I took another sip and looked up at the flat screen. Go figure, there was my father on CNN at his first official reelection campaign rally. I ignored it until they flashed our last family picture, Mom included—never a good sign. “Can you turn it up?”
The bartender rolled her eyes but did it.
With the music playing, it took all my concentration to hear my father.
“…and I’ll say it again: I respect the wishes of my children to live private lives outside the microscope of the press.” I just appear randomly and destroy them.
“So we won’t be seeing them during the campaign?”
“No, I won’t be trotting them out to smile for the cameras. I chose this life. They did not. I can say that I’m sincerely proud of the strong, independent adults they’re growing into. Of course, all that credit goes to my late wife. Now, how about we talk about this spending bill?”
Par for the course. Exemplary politician and a shit father. I tuned him out for the rest of the segment and put away two more beers in the next thirty minutes.
My keys disappeared off the bar, and I didn’t need to look to know that it was Josh. “Grayson’s got dinner waiting at home. Why don’t we get some food in you?”
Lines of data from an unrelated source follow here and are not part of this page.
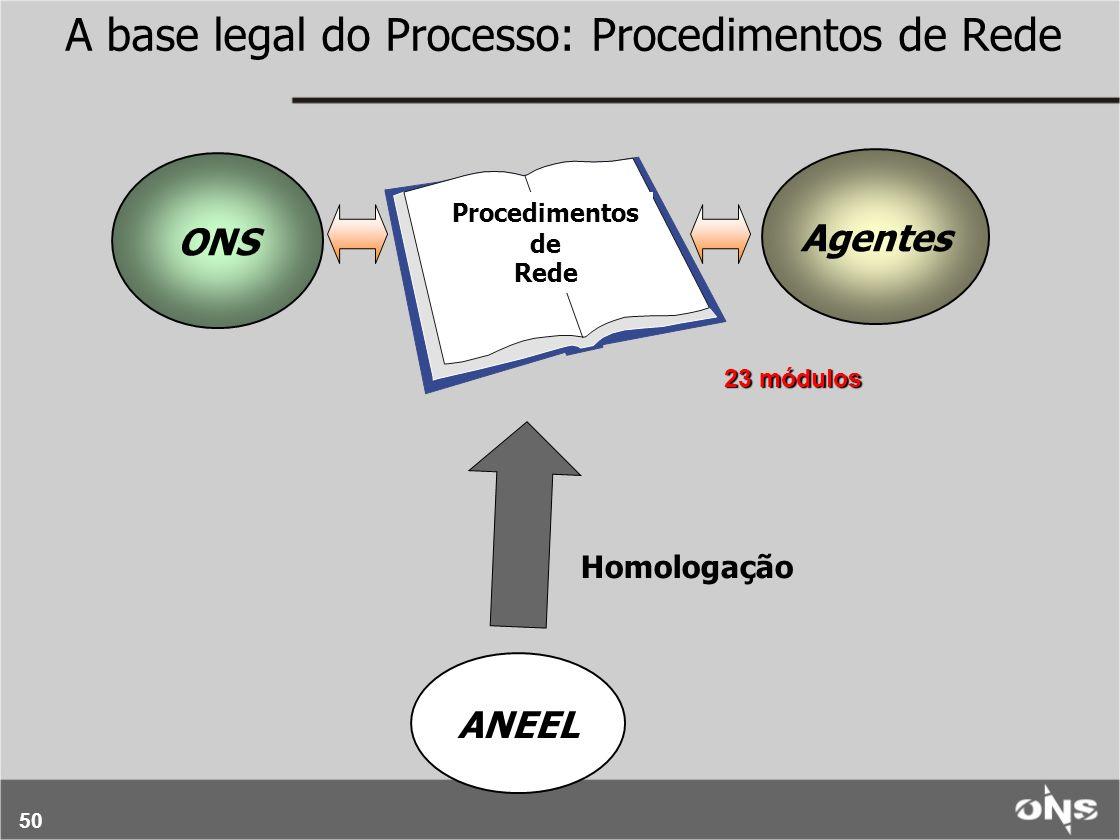 50 A base legal do Processo: Procedimentos de Rede ONS Agentes ANEEL Homologação Procedimentos de Rede 23 módulos
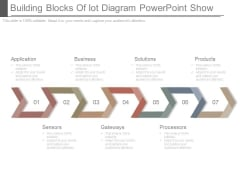 Building Blocks Of Iot Diagram Powerpoint Show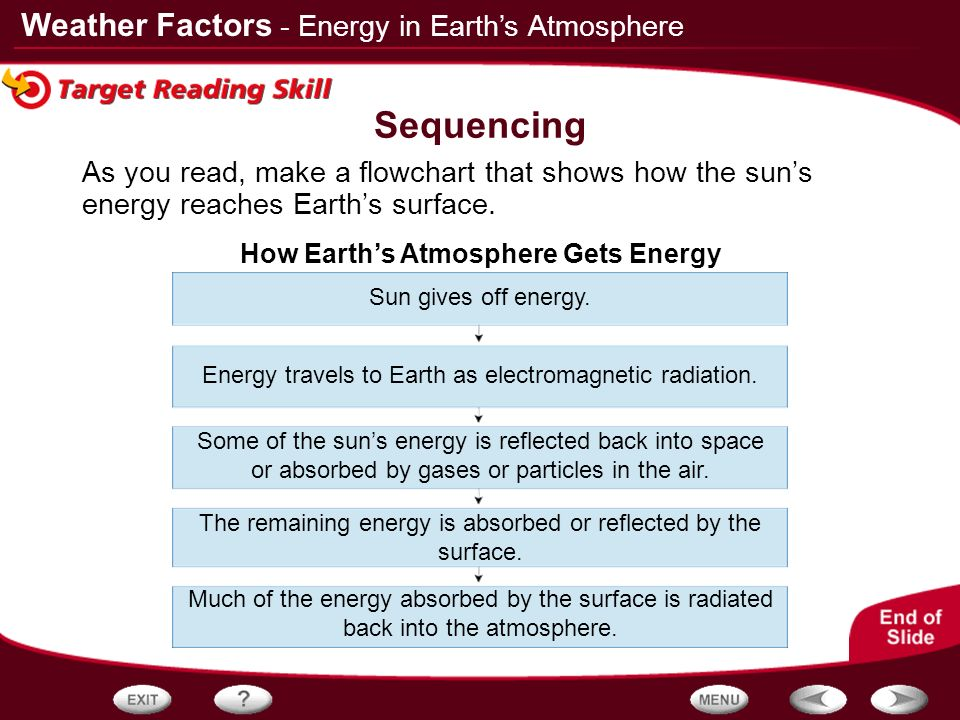 Table of Contents Energy in Earth's Atmosphere Heat Transfer Winds ...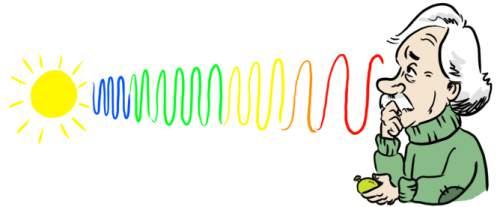 Einstein a prezis deplasarea gravitațională spre roșu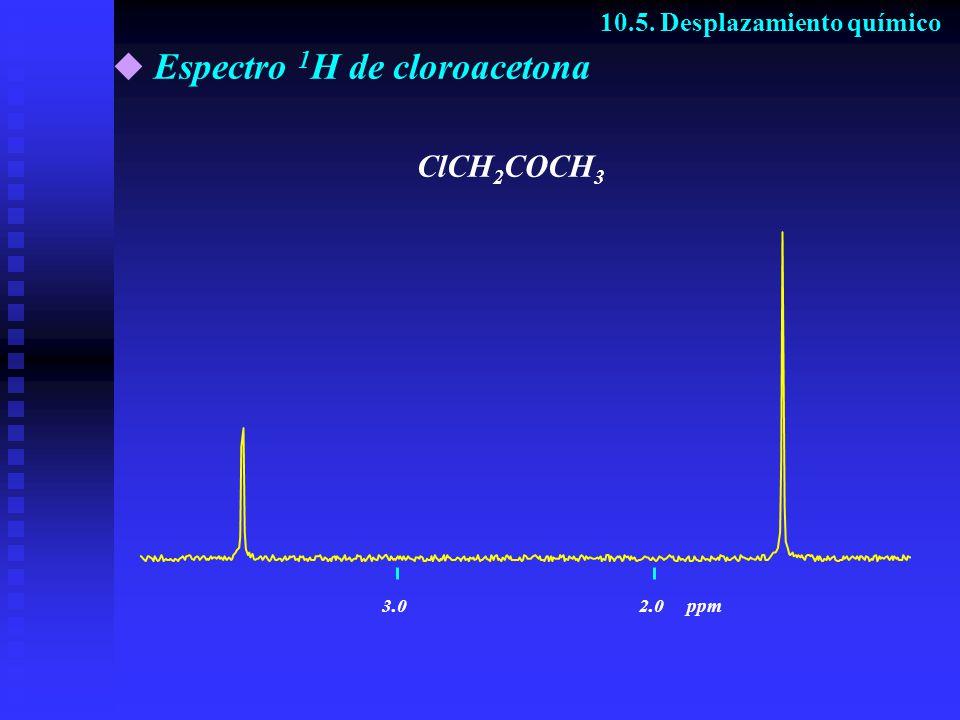 Espectro 1 H de cloroacetona ClCH 2 COCH 3 10.5. Desplazamiento químico 3.02.0ppm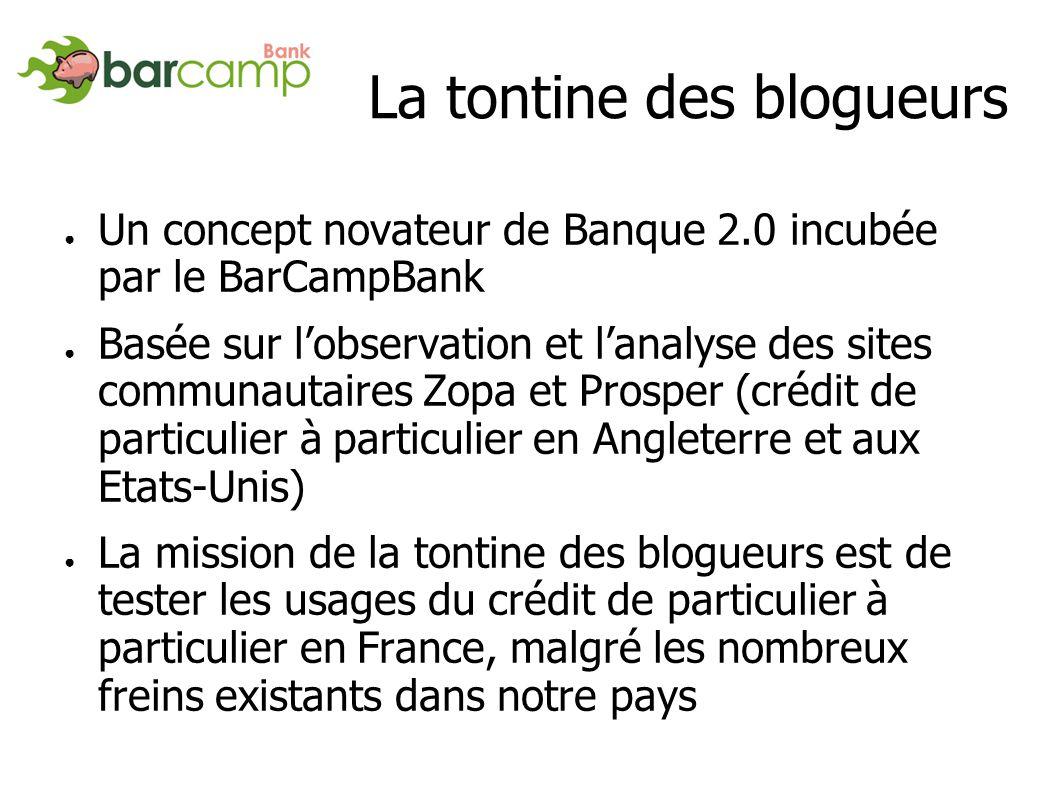 Un concept novateur de Banque 2.0 incubée par le BarCampBank Basée sur lobservation et lanalyse des sites communautaires Zopa et Prosper (crédit de pa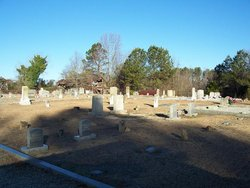 Gunter Family Cemetery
“How fucking domestic.” I laughed and finished off the longneck. “I think I’ll stay a little longer.”
“We have our final check rides tomorrow. A bar is the last place we need to be.”
“Then leave.” I motioned for another beer, and the bartender complied.
Josh took the bar stool next to me and started peeling the label off my discarded bottle. “Jagger, I wouldn’t be here if it wasn’t for you. There’s no chance I’m leaving.”
“Yeah, well, all I did was suggest aviation. My dad pulled the strings to get us in, right? I don’t even fucking belong here. I wasn’t good enough to get in on merit, and sure as hell wasn’t good enough for…” Shit, it felt like I’d sliced open my heart to bleed out internally. I couldn’t even say her damn name out loud. Yeah, numb was better.
He watched me for a few moments before breaking the six-day-old ice. “You know she loves you.”
“I know.”
“You love her.”
“Yep.” Even after the vicious shit she’d pulled, I couldn’t stop myself. Because something about the way she’d snapped just wasn’t right, wasn’t her. Then again, seventeen unanswered text messages, six voice mails, and a flat-out refusal to come to the phone when I called her hospital room wasn’t exactly sending any another message.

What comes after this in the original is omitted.